Information supplied section start

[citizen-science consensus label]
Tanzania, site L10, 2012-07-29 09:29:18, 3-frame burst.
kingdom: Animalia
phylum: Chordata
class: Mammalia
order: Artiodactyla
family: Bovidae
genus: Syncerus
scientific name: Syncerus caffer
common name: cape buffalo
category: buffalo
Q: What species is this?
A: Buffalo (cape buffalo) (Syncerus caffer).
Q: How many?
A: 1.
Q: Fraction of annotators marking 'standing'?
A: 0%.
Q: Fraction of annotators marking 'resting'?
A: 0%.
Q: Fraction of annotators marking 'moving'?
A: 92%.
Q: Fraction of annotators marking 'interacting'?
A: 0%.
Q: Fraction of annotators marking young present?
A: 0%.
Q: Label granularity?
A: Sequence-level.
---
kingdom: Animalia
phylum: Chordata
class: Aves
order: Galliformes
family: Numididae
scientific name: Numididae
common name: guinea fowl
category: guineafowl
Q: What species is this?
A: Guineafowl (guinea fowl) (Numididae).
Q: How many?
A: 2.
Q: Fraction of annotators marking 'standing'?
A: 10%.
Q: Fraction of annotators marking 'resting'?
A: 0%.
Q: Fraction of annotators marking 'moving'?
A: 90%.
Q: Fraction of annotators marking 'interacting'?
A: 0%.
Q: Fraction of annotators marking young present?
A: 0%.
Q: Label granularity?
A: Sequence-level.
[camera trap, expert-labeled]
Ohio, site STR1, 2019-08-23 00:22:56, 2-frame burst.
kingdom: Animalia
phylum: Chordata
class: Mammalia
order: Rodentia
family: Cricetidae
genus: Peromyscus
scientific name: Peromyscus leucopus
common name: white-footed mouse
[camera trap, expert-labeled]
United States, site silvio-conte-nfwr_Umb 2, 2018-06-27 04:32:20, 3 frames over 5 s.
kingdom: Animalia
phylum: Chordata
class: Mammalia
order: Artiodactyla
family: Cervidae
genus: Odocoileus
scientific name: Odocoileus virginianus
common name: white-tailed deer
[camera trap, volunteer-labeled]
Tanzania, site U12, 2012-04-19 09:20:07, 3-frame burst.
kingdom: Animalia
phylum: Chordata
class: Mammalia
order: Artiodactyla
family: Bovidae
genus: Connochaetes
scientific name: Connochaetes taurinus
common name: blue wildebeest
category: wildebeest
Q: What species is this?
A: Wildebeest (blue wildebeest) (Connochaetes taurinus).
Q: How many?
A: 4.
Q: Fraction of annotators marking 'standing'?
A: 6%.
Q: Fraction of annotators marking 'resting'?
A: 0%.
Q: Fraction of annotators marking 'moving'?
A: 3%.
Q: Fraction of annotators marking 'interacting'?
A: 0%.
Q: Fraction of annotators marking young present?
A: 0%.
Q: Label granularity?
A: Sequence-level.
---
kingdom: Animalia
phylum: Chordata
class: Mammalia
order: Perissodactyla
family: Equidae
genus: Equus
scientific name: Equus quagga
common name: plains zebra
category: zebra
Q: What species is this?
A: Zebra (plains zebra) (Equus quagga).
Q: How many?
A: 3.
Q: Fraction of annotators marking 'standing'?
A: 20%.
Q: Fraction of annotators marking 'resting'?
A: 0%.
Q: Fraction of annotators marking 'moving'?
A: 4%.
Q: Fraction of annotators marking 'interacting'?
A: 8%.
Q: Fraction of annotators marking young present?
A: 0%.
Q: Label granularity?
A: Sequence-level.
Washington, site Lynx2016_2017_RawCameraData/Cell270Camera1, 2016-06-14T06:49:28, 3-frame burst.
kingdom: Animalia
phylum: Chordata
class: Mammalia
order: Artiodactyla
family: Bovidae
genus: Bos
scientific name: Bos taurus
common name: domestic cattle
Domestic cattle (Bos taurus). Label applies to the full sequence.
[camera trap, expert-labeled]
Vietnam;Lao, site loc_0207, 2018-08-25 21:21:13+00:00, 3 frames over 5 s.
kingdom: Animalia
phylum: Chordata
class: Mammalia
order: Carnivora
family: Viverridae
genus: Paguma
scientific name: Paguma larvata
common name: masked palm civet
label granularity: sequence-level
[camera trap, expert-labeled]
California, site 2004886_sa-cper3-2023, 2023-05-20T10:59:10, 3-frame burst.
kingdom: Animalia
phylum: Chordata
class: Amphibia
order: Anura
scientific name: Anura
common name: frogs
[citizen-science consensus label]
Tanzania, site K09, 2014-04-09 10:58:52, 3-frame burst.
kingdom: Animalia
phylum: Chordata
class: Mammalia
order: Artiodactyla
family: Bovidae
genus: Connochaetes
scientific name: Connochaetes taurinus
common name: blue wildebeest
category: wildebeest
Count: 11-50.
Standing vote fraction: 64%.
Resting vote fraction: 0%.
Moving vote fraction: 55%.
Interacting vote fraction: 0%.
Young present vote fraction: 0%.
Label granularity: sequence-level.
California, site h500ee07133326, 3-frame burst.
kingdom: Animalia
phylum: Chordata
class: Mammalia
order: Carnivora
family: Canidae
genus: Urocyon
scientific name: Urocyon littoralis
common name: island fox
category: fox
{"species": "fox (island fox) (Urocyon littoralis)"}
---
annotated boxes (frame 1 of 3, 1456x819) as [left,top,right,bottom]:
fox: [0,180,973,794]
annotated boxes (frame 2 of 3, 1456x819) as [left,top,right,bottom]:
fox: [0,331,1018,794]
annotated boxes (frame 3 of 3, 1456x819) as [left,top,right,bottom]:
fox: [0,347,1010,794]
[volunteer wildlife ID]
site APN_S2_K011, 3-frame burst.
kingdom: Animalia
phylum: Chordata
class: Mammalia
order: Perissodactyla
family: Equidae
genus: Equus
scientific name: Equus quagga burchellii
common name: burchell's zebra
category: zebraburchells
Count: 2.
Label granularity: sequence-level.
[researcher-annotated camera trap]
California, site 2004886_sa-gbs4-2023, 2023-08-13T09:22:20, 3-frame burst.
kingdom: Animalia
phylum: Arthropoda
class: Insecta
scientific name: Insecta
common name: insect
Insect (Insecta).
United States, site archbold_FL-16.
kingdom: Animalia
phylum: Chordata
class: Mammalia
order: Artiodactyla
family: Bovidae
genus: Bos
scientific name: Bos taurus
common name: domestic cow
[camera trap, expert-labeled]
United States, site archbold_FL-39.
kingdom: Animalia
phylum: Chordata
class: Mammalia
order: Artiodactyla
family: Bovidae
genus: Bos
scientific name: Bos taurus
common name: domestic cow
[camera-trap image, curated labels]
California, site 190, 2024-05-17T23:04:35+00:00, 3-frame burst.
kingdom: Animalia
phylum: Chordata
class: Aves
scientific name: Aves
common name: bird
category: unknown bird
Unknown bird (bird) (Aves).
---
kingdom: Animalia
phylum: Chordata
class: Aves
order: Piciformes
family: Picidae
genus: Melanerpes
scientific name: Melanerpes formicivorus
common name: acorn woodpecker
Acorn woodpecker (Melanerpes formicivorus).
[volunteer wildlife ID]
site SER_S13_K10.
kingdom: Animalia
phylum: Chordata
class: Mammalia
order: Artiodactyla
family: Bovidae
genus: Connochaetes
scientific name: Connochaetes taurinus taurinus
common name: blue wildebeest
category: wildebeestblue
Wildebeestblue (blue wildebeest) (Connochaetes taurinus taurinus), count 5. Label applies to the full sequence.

Information supplied section end

* **Action item**: All of the data above needs to be set down again exactly. Include every line.

* **Response area**:
[citizen-science consensus label]
Tanzania, site L10, 2012-07-29 09:29:18, 3-frame burst.
kingdom: Animalia
phylum: Chordata
class: Mammalia
order: Artiodactyla
family: Bovidae
genus: Syncerus
scientific name: Syncerus caffer
common name: cape buffalo
category: buffalo
Q: What species is this?
A: Buffalo (cape buffalo) (Syncerus caffer).
Q: How many?
A: 1.
Q: Fraction of annotators marking 'standing'?
A: 0%.
Q: Fraction of annotators marking 'resting'?
A: 0%.
Q: Fraction of annotators marking 'moving'?
A: 92%.
Q: Fraction of annotators marking 'interacting'?
A: 0%.
Q: Fraction of annotators marking young present?
A: 0%.
Q: Label granularity?
A: Sequence-level.
---
kingdom: Animalia
phylum: Chordata
class: Aves
order: Galliformes
family: Numididae
scientific name: Numididae
common name: guinea fowl
category: guineafowl
Q: What species is this?
A: Guineafowl (guinea fowl) (Numididae).
Q: How many?
A: 2.
Q: Fraction of annotators marking 'standing'?
A: 10%.
Q: Fraction of annotators marking 'resting'?
A: 0%.
Q: Fraction of annotators marking 'moving'?
A: 90%.
Q: Fraction of annotators marking 'interacting'?
A: 0%.
Q: Fraction of annotators marking young present?
A: 0%.
Q: Label granularity?
A: Sequence-level.
[camera trap, expert-labeled]
Ohio, site STR1, 2019-08-23 00:22:56, 2-frame burst.
kingdom: Animalia
phylum: Chordata
class: Mammalia
order: Rodentia
family: Cricetidae
genus: Peromyscus
scientific name: Peromyscus leucopus
common name: white-footed mouse
[camera trap, expert-labeled]
United States, site silvio-conte-nfwr_Umb 2, 2018-06-27 04:32:20, 3 frames over 5 s.
kingdom: Animalia
phylum: Chordata
class: Mammalia
order: Artiodactyla
family: Cervidae
genus: Odocoileus
scientific name: Odocoileus virginianus
common name: white-tailed deer
[camera trap, volunteer-labeled]
Tanzania, site U12, 2012-04-19 09:20:07, 3-frame burst.
kingdom: Animalia
phylum: Chordata
class: Mammalia
order: Artiodactyla
family: Bovidae
genus: Connochaetes
scientific name: Connochaetes taurinus
common name: blue wildebeest
category: wildebeest
Q: What species is this?
A: Wildebeest (blue wildebeest) (Connochaetes taurinus).
Q: How many?
A: 4.
Q: Fraction of annotators marking 'standing'?
A: 6%.
Q: Fraction of annotators marking 'resting'?
A: 0%.
Q: Fraction of annotators marking 'moving'?
A: 3%.
Q: Fraction of annotators marking 'interacting'?
A: 0%.
Q: Fraction of annotators marking young present?
A: 0%.
Q: Label granularity?
A: Sequence-level.
---
kingdom: Animalia
phylum: Chordata
class: Mammalia
order: Perissodactyla
family: Equidae
genus: Equus
scientific name: Equus quagga
common name: plains zebra
category: zebra
Q: What species is this?
A: Zebra (plains zebra) (Equus quagga).
Q: How many?
A: 3.
Q: Fraction of annotators marking 'standing'?
A: 20%.
Q: Fraction of annotators marking 'resting'?
A: 0%.
Q: Fraction of annotators marking 'moving'?
A: 4%.
Q: Fraction of annotators marking 'interacting'?
A: 8%.
Q: Fraction of annotators marking young present?
A: 0%.
Q: Label granularity?
A: Sequence-level.
Washington, site Lynx2016_2017_RawCameraData/Cell270Camera1, 2016-06-14T06:49:28, 3-frame burst.
kingdom: Animalia
phylum: Chordata
class: Mammalia
order: Artiodactyla
family: Bovidae
genus: Bos
scientific name: Bos taurus
common name: domestic cattle
Domestic cattle (Bos taurus). Label applies to the full sequence.
[camera trap, expert-labeled]
Vietnam;Lao, site loc_0207, 2018-08-25 21:21:13+00:00, 3 frames over 5 s.
kingdom: Animalia
phylum: Chordata
class: Mammalia
order: Carnivora
family: Viverridae
genus: Paguma
scientific name: Paguma larvata
common name: masked palm civet
label granularity: sequence-level
[camera trap, expert-labeled]
California, site 2004886_sa-cper3-2023, 2023-05-20T10:59:10, 3-frame burst.
kingdom: Animalia
phylum: Chordata
class: Amphibia
order: Anura
scientific name: Anura
common name: frogs
[citizen-science consensus label]
Tanzania, site K09, 2014-04-09 10:58:52, 3-frame burst.
kingdom: Animalia
phylum: Chordata
class: Mammalia
order: Artiodactyla
family: Bovidae
genus: Connochaetes
scientific name: Connochaetes taurinus
common name: blue wildebeest
category: wildebeest
Count: 11-50.
Standing vote fraction: 64%.
Resting vote fraction: 0%.
Moving vote fraction: 55%.
Interacting vote fraction: 0%.
Young present vote fraction: 0%.
Label granularity: sequence-level.
California, site h500ee07133326, 3-frame burst.
kingdom: Animalia
phylum: Chordata
class: Mammalia
order: Carnivora
family: Canidae
genus: Urocyon
scientific name: Urocyon littoralis
common name: island fox
category: fox
{"species": "fox (island fox) (Urocyon littoralis)"}
---
annotated boxes (frame 1 of 3, 1456x819) as [left,top,right,bottom]:
fox: [0,180,973,794]
annotated boxes (frame 2 of 3, 1456x819) as [left,top,right,bottom]:
fox: [0,331,1018,794]
annotated boxes (frame 3 of 3, 1456x819) as [left,top,right,bottom]:
fox: [0,347,1010,794]
[volunteer wildlife ID]
site APN_S2_K011, 3-frame burst.
kingdom: Animalia
phylum: Chordata
class: Mammalia
order: Perissodactyla
family: Equidae
genus: Equus
scientific name: Equus quagga burchellii
common name: burchell's zebra
category: zebraburchells
Count: 2.
Label granularity: sequence-level.
[researcher-annotated camera trap]
California, site 2004886_sa-gbs4-2023, 2023-08-13T09:22:20, 3-frame burst.
kingdom: Animalia
phylum: Arthropoda
class: Insecta
scientific name: Insecta
common name: insect
Insect (Insecta).
United States, site archbold_FL-16.
kingdom: Animalia
phylum: Chordata
class: Mammalia
order: Artiodactyla
family: Bovidae
genus: Bos
scientific name: Bos taurus
common name: domestic cow
[camera trap, expert-labeled]
United States, site archbold_FL-39.
kingdom: Animalia
phylum: Chordata
class: Mammalia
order: Artiodactyla
family: Bovidae
genus: Bos
scientific name: Bos taurus
common name: domestic cow
[camera-trap image, curated labels]
California, site 190, 2024-05-17T23:04:35+00:00, 3-frame burst.
kingdom: Animalia
phylum: Chordata
class: Aves
scientific name: Aves
common name: bird
category: unknown bird
Unknown bird (bird) (Aves).
---
kingdom: Animalia
phylum: Chordata
class: Aves
order: Piciformes
family: Picidae
genus: Melanerpes
scientific name: Melanerpes formicivorus
common name: acorn woodpecker
Acorn woodpecker (Melanerpes formicivorus).
[volunteer wildlife ID]
site SER_S13_K10.
kingdom: Animalia
phylum: Chordata
class: Mammalia
order: Artiodactyla
family: Bovidae
genus: Connochaetes
scientific name: Connochaetes taurinus taurinus
common name: blue wildebeest
category: wildebeestblue
Wildebeestblue (blue wildebeest) (Connochaetes taurinus taurinus), count 5. Label applies to the full sequence.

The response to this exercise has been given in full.